Rebecca Wilder says you shouldn't get your hopes up based upon today's uptick in industrial production:
Sorry folks but industrial production screams recession: Today the Federal Reserve reported an unexpected 1.3% surge in October industrial production. Capacity utilization increased to 76.4%, and production in manufacturing, mining, and utilities grew 0.6%, 6.1%, and 0.4%, respectively. Consumer goods production increased 1.3%, while business equipment production fell another 2.2% (following a September 7.1% decline). Sounds great, right? Wrong.
One could curtly say that the downward trend is broken, but alas, we are in a recession right now, and good news is for the birds.
September industrial production growth was revised downward almost 1.0% to a 3.7% contraction. And furthermore, the Boeing strike and Hurricanes Gustav and Ike played their part in upward-biasing the data.

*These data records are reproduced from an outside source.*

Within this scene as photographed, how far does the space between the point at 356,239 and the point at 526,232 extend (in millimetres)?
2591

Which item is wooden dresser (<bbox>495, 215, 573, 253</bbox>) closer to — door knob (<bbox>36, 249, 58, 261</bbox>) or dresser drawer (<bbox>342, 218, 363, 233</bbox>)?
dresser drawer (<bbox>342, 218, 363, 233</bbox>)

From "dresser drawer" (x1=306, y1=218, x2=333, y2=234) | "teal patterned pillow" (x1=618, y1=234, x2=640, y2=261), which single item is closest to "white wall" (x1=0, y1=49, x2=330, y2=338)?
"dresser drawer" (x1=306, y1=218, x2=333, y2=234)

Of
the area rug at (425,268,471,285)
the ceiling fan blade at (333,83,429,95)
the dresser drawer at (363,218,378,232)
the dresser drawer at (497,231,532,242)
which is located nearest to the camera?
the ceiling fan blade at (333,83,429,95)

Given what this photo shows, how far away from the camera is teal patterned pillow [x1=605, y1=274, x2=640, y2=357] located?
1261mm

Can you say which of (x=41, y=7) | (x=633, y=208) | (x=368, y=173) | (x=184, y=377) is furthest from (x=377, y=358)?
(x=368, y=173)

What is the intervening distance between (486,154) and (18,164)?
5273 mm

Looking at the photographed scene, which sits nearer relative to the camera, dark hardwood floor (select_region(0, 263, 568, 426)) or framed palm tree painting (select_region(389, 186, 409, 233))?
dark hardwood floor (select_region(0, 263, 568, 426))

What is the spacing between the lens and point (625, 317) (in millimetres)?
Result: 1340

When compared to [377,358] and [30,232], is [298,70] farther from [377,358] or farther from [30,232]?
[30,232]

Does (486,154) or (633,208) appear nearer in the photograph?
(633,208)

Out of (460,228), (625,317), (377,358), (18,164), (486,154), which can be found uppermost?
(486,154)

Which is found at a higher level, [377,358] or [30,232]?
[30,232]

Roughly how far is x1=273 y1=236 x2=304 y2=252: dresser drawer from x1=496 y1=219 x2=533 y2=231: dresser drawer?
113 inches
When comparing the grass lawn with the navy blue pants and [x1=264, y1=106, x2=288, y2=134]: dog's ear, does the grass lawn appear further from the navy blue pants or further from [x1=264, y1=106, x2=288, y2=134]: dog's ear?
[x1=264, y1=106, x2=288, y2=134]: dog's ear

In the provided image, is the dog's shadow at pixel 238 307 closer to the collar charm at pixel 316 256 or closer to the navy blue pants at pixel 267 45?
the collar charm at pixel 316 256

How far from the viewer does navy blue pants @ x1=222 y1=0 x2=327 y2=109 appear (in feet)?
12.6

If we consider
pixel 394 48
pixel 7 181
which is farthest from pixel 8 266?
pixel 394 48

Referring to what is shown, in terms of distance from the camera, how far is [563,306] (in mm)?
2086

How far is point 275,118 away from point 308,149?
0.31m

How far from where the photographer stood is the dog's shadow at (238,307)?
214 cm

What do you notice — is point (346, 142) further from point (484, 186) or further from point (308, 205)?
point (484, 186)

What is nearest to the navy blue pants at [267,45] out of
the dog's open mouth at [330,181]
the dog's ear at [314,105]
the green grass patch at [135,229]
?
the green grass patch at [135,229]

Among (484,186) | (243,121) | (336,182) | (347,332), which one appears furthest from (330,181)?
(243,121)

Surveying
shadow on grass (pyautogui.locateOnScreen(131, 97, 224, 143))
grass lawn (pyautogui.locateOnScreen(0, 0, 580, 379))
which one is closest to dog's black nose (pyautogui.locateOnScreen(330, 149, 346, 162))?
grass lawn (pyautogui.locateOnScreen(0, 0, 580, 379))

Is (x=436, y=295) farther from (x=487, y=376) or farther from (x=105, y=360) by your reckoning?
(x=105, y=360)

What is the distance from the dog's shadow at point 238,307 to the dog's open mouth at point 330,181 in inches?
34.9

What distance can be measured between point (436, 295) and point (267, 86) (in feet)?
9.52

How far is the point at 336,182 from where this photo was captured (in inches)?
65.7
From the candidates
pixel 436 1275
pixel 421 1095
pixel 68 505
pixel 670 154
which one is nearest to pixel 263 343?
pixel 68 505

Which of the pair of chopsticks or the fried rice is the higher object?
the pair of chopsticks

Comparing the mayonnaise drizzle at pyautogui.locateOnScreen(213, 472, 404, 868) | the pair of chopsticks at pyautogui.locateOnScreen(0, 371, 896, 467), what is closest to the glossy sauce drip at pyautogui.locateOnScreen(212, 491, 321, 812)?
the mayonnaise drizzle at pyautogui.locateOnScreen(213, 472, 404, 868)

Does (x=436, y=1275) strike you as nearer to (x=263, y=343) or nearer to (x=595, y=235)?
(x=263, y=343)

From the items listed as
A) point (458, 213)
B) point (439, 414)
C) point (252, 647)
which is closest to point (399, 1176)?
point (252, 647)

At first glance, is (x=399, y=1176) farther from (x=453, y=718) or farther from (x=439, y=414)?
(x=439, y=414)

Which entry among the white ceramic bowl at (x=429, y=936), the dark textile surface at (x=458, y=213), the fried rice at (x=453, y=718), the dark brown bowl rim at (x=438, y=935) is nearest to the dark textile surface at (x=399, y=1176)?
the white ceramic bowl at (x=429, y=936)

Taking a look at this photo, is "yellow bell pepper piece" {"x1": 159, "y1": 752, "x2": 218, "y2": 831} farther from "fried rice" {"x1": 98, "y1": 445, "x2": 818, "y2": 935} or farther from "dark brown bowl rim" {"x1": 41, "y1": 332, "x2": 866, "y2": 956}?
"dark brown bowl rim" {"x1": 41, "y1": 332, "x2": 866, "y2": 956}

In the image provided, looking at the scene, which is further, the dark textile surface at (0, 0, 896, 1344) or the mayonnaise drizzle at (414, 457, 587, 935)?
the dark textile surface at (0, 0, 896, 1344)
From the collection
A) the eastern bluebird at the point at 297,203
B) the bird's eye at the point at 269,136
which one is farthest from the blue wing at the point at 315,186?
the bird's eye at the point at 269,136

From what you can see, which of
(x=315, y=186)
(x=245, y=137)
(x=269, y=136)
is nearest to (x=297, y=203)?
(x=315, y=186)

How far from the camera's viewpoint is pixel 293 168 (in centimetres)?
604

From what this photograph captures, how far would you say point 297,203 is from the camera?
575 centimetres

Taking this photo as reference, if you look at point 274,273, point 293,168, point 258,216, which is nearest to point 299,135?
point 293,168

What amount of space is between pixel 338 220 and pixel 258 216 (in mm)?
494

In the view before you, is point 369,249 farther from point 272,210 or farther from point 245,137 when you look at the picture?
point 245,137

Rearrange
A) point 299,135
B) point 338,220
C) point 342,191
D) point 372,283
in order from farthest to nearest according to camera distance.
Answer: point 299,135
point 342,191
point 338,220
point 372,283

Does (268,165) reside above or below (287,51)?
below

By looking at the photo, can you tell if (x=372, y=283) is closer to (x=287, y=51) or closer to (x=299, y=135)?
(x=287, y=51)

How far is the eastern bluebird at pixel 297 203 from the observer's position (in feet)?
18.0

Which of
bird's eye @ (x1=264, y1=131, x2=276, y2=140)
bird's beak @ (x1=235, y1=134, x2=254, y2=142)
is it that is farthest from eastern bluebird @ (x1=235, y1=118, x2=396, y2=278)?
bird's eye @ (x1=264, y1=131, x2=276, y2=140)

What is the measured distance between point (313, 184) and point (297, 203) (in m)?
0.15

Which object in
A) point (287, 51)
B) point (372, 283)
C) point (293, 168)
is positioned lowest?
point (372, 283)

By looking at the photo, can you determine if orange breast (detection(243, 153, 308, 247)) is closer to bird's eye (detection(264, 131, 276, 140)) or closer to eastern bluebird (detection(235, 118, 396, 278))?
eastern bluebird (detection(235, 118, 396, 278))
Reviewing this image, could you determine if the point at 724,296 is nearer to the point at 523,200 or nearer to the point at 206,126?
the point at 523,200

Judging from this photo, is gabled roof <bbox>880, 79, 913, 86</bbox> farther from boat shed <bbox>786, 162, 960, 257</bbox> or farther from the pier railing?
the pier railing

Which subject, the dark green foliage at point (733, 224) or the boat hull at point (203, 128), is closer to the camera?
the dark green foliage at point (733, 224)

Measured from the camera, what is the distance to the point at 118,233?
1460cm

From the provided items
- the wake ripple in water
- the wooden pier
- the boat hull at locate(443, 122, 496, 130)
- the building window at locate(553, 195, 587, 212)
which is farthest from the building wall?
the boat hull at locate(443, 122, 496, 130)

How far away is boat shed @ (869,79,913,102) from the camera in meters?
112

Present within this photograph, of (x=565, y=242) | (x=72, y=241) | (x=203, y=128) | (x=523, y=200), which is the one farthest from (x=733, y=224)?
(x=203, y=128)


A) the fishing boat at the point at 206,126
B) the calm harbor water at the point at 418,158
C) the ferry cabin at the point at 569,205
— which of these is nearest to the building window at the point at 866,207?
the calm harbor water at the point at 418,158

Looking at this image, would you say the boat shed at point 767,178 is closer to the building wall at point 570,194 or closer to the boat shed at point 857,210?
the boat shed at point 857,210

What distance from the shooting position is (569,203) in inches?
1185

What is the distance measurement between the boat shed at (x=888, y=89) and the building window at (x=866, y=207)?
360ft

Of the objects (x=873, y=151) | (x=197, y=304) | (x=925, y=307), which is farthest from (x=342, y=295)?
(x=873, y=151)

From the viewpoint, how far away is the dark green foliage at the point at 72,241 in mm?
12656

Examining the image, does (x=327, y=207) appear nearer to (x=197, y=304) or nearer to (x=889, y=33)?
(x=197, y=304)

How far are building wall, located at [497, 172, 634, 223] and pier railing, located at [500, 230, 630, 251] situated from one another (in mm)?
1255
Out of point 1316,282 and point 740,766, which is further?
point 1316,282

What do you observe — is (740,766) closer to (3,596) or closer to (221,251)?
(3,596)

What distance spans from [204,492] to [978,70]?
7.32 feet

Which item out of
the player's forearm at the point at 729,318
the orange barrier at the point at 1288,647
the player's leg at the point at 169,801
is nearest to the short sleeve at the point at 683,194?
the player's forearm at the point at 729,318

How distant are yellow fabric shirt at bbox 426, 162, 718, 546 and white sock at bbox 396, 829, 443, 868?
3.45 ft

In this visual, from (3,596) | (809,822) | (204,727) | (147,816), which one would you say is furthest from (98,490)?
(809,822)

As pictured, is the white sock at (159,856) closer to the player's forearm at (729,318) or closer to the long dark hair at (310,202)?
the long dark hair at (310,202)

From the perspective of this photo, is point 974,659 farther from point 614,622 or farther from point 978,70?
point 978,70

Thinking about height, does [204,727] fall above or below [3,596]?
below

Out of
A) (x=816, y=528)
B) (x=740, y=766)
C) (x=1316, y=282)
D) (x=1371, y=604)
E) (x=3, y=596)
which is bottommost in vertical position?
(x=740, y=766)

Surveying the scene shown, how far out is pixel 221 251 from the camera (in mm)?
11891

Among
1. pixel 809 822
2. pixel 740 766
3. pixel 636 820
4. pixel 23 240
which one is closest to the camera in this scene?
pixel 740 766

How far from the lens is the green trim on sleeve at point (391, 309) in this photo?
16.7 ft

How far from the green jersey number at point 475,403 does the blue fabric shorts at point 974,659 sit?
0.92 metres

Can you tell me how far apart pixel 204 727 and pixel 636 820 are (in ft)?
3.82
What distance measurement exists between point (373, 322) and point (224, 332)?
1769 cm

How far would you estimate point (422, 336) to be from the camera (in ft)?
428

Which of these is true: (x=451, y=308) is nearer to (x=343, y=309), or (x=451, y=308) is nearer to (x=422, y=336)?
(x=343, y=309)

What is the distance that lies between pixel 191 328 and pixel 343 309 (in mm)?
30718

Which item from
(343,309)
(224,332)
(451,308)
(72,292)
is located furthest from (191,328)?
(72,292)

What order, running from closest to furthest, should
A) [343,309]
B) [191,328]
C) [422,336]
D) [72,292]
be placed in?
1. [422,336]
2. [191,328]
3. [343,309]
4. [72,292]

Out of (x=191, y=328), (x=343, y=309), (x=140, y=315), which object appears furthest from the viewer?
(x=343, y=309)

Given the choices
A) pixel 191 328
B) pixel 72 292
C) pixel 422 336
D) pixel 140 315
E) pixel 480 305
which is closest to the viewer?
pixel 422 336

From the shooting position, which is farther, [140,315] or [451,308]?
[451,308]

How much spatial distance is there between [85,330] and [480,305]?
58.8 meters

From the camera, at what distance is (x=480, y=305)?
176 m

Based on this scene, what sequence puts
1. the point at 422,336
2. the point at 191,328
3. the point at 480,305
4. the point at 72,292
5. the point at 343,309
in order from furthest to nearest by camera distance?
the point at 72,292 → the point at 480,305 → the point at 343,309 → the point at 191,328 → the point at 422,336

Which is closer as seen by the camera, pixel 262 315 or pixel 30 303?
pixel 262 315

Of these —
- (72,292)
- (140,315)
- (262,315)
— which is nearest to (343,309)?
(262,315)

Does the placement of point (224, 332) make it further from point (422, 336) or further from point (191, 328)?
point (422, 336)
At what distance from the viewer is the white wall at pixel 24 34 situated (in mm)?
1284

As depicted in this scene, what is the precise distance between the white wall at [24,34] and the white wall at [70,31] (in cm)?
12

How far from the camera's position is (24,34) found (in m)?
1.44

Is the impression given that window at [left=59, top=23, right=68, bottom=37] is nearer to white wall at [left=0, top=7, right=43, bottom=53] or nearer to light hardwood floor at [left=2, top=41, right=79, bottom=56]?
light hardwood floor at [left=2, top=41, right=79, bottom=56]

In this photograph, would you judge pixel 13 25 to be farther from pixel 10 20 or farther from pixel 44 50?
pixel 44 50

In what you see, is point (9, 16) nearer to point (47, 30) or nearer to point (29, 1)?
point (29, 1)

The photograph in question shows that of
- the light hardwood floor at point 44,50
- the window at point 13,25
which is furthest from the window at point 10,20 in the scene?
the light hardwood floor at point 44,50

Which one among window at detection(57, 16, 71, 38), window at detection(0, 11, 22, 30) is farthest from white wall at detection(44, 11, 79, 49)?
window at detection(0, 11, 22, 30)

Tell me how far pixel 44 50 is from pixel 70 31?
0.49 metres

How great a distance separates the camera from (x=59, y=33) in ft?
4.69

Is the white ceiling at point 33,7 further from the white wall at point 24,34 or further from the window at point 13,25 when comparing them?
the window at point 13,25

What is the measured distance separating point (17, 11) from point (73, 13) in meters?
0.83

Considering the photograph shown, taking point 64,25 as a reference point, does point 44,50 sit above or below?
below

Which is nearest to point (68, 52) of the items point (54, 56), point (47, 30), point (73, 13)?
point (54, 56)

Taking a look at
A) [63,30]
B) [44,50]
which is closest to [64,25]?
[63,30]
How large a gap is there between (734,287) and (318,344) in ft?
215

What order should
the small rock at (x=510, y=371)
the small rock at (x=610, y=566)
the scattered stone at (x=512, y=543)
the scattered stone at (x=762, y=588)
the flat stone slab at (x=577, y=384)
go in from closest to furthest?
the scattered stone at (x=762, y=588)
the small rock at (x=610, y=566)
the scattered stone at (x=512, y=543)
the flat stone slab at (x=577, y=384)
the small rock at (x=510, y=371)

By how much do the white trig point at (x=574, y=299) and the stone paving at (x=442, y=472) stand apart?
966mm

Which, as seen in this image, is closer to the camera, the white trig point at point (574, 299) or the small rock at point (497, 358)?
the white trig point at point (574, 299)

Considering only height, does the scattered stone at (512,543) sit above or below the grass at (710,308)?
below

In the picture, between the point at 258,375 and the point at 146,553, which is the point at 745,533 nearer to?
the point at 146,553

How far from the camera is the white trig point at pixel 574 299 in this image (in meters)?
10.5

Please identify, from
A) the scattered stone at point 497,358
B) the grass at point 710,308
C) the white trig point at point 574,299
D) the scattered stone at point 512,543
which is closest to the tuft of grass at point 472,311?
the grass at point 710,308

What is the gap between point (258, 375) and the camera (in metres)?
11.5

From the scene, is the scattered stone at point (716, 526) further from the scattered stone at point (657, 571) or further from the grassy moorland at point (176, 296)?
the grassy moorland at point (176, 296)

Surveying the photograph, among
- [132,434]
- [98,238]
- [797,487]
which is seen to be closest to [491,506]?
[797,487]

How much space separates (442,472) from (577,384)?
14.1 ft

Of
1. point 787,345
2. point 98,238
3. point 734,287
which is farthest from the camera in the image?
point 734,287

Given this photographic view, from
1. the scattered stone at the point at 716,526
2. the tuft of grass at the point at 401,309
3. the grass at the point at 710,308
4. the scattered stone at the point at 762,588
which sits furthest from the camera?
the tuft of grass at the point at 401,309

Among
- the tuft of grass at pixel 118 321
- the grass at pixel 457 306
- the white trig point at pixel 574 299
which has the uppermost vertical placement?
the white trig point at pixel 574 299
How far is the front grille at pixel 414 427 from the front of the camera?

The chart (click to enlarge) illustrates monthly industrial production spanning 2006-2008 in levels (the index) and in annual growth rates (for all you y/y buffs on the right axis) as reported by the Fed and also without the effects of the Boeing strike and Hurricanes Gustav and Ike.
Without the super sizing effect of the strike and hurricanes, industrial production continued its nose dive that started in August and is down almost
12%6% over the year. This is a significant and negative development in the only monthly measure of U.S. production.
The October industrial production release is just another piece of the recession puzzle for the National Bureau of Economic Research’s (NBER), where one more of its five major indicators - labor, wholesale and retail sales, industrial production, gross domestic product, and personal income – show that the economy is neck-deep in a recession.